Sleep can impact performance in three main ways:
- Lost sleep reduces the performance of the cerebral cortex in the frontal lobe of the brain which is responsible for the most important mental functions in sport: focus, concentration, flexibility, decision making, and information processing.
- Very deep or Rapid Eye Movement (REM) sleep helps consolidate activities, tasks and skills undertaken following it. It is indispensable for helping motor learning, skill acquisition, and the performance of those tasks.
- Sleep is a significant stimulator of growth hormone release – the body’s natural agent for cell growth and reproduction. In addition to acting to increase muscle mass, growth hormone also stimulates the immune system. Sleep deprivation raises levels of the stress hormone Cortisol which may interfere with tissue repair and growth.
How Much Sleep Do Athletes Need?
Many would say as much as possible! However, we don’t all have that luxury.
An ongoing study suggests that athletes who get an extra amount of sleep are more likely to have better performance, mood, and alertness.
According to Cheri Mah of the Stanford Sleep Disorders Clinic and Research Laboratory
Typically, many athletes accumulate a large sleep debt by not obtaining their individual sleep requirement each night, which can have detrimental effects on cognitive function, mood, and reaction time. These negative effects can be minimized or eliminated by prioritizing sleep in general and, more specifically, obtaining extra sleep to reduce one’s sleep debt.

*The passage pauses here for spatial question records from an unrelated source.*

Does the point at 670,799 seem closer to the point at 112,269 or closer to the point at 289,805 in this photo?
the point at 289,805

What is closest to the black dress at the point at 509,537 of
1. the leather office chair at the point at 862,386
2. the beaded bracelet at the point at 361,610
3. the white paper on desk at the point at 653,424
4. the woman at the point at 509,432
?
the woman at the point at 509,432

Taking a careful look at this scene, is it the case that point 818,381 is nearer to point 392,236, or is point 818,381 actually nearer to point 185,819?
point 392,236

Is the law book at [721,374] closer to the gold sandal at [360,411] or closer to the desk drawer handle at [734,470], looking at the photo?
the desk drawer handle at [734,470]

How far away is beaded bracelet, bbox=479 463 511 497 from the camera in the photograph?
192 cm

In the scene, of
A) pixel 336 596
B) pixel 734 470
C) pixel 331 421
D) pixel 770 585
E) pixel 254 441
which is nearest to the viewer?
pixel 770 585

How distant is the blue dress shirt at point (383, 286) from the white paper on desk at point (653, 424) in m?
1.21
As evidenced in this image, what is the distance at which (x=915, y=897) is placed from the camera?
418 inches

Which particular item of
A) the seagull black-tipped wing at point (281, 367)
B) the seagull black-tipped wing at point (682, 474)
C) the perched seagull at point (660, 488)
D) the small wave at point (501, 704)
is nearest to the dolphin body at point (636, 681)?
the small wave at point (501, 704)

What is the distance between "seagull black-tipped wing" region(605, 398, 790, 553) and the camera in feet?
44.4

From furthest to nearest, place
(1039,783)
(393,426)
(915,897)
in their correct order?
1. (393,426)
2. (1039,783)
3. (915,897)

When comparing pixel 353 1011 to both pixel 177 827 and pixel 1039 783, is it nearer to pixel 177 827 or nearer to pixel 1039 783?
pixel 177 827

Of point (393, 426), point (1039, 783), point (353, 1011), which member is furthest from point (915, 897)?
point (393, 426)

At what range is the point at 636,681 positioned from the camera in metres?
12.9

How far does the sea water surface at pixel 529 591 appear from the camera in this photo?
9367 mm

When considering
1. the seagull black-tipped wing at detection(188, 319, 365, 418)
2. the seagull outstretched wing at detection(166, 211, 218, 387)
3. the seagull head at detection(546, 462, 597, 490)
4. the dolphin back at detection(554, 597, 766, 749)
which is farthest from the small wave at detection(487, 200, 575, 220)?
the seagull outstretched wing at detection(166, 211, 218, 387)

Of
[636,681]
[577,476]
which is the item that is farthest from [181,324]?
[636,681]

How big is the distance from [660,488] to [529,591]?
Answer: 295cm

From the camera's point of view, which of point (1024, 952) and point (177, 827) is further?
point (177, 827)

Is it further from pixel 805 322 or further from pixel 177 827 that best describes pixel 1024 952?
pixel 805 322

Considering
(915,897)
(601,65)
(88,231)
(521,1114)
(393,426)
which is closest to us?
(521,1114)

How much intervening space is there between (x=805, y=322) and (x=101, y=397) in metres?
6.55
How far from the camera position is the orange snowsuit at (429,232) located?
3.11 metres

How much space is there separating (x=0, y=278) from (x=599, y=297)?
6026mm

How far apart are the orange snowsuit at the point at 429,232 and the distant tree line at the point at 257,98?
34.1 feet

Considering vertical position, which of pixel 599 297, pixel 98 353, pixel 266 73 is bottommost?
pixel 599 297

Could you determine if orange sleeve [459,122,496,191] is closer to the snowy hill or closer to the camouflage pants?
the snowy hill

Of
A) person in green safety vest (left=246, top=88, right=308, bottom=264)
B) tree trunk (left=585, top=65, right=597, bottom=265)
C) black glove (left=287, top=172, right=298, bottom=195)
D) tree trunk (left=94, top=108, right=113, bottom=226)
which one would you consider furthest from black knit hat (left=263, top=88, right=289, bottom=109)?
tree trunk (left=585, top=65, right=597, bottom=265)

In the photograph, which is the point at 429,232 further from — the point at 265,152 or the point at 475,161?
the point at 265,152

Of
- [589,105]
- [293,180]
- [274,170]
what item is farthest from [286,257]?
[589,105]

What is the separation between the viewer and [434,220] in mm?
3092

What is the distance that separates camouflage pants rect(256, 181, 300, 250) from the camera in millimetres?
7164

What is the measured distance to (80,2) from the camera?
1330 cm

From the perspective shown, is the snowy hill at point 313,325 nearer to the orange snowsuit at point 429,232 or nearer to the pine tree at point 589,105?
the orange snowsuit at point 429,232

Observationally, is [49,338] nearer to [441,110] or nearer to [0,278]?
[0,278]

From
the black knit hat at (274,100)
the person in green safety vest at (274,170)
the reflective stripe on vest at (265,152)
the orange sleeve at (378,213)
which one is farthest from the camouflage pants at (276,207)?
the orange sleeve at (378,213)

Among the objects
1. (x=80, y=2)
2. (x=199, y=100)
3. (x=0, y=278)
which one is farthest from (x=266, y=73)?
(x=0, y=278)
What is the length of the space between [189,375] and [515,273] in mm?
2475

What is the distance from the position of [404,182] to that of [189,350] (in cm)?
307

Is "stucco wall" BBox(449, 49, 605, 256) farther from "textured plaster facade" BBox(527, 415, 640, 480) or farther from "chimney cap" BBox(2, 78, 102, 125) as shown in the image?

It is interesting to note that many of the athletes in the various sports I have worked with, including the swimmers in this study, have set multiple new personal records and season best times, as well as broken long-standing Stanford and American records while participating in this study.
The findings led Mah to recommend that athletes make sleep a part of the training program, aiming for 8+ hours most of the time. Also, athletes should extend nightly sleep for several weeks before competition to reduce sleep debt.
7 Tips to Improve the Quality of Your Sleep:
- Have a regular wake-up and bed time each day. Your internal body clock adjusts to set itself around this regular patterning. The body loves consistency, so it’s best to follow this pattern through weekends too, so as to reduce disruption to your body clock.
- Avoid coffee or other caffeinated drinks, alcohol, and other stimulants prior to heading to bed. Reduce stimulant intake for at least 5 hours before going to bed.
- Avoid high intensity exercise and large meals after for 2 1/2 hours before going to bed.
- Spend “quiet time” before bed. Limit your exposure to loud music, bright lights, computers, and school or work related stress just before bed. The aim here is to reduce stressors and stimulators to allow the mind time to wind down. Just as we do with small children, you might want to create a bed time ritual to put your mind in a state of sleepiness.
- Your sleep environment is important so aim for a quiet, dark bedroom with a cool temperature. Get the best quality linen, mattress, and pillow possible. Consider taking your own linen and pillow when traveling.
- Some say that if you are not asleep in 30 minutes then get out of bed, read, or undertake another quiet activity then return to bed when you are drowsy. Try that and see if it works; otherwise, just lay there quietly and relax – you can’t force sleep but if you’re relaxed and peaceful you’ll rest nicely and likely fall asleep.
- Do not nap within 1-3 hours of bed time. If you do nap during the day aim for 20-40 minutes around lunch time.